The leaked data appears to be copied from older dumps

Aug 16, 2012 13:02 GMT  ·  By

An Anonymous hacker claims to have hacked Sony’s PlayStation Network, stealing 50 gigabytes' worth of information. Sony representatives have denied the hacker’s claims and evidence suggests that they may be right.

“Think outside the box. I am a man with no name, I'm the man behind Anonymous, hence ‘master & card visa takedown in 2010.’ FBI, will you seize the innocent doors, or a devil behind that door who's staring right at'cha?,” the hacker wrote next to the leaked data.

“I got no Twitter, Facebook, neither I go in IRC.. If someone takes credit for this pwnage, he's a [expletive]. What's the target? It's SONY, [expletive]. About 10 million [users] at risk. Yes, if you play playstation network, you're included.”

It wouldn’t be the first time when someone breaches Sony and the thousands of email addresses and password hashes left many wondering if hackers had succeeded once again.

So, what is the evidence which suggests that the data leak may be a fake?

First of all, in his statement, the hacker asks those who want the complete 50 gigabyte database to contact him at a certain email address.
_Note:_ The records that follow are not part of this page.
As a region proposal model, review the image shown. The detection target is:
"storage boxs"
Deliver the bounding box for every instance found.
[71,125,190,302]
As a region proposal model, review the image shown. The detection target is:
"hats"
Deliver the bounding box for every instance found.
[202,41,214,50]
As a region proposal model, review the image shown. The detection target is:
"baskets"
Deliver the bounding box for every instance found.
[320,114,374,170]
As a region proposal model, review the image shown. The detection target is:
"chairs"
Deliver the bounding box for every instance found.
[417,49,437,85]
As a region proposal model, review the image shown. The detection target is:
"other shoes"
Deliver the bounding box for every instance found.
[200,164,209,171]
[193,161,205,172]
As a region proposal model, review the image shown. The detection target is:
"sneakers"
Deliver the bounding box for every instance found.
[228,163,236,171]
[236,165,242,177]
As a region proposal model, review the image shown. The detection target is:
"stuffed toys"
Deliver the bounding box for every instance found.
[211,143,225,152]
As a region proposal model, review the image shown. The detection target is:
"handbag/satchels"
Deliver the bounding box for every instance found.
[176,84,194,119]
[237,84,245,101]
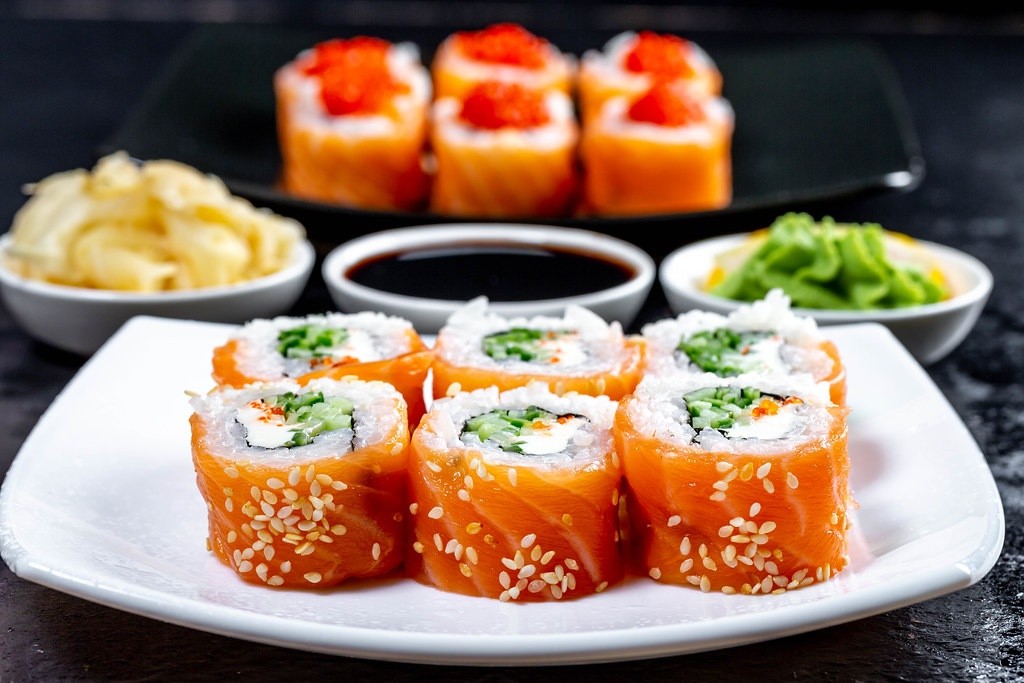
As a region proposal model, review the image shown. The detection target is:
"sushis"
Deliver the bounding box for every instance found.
[184,21,852,606]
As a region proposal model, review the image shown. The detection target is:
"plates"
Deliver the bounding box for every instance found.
[222,15,920,250]
[0,315,1002,667]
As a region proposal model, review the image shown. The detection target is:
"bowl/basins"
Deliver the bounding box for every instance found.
[0,225,314,358]
[660,219,993,378]
[327,216,657,337]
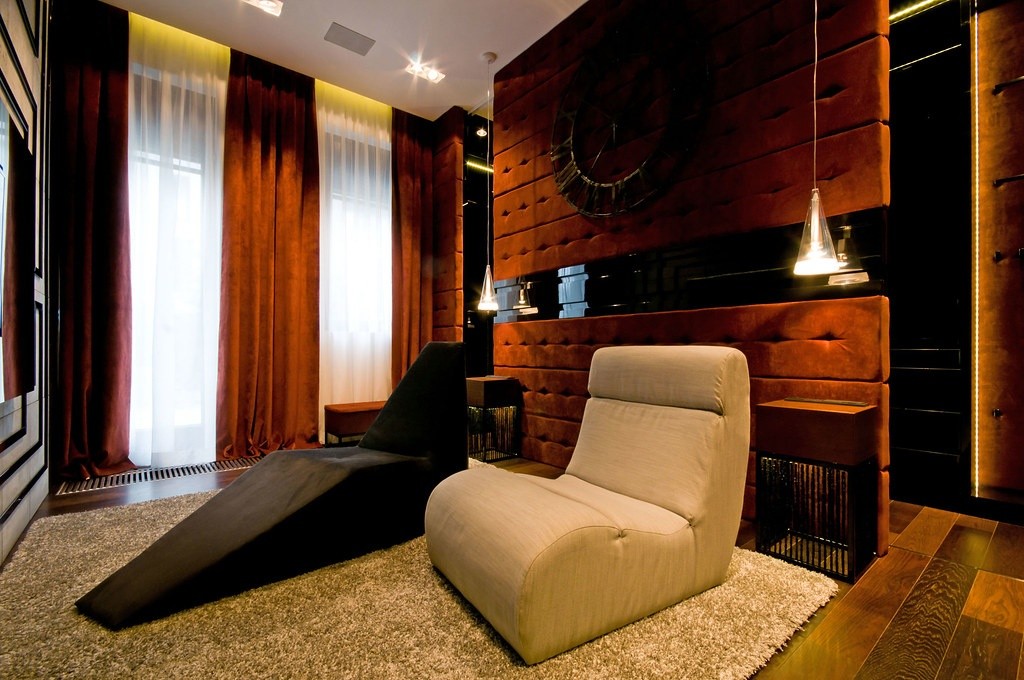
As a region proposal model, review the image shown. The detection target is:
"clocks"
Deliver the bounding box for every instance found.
[552,6,715,220]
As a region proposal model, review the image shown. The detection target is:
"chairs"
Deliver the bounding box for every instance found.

However, this address – [email protected] – doesn’t seem to exist.

Furthermore, by comparing the email addresses and the password hashes to older data dumps, we have been able to determine that much of it seems to be copied from older hacks.

One of them was from March 2012 and it targeted security solutions provider Universe Security. Much of the data is copied from there.

The details also appear to be taken from a file published by SweZec, containing some 10,000 email addresses and their associated password hashes. According to the hackers, the data belongs to users from Sweden.

All this evidence and Sony’s statement (they probably wouldn’t lie about it if 10 million users were exposed) indicates that this is another fake hack.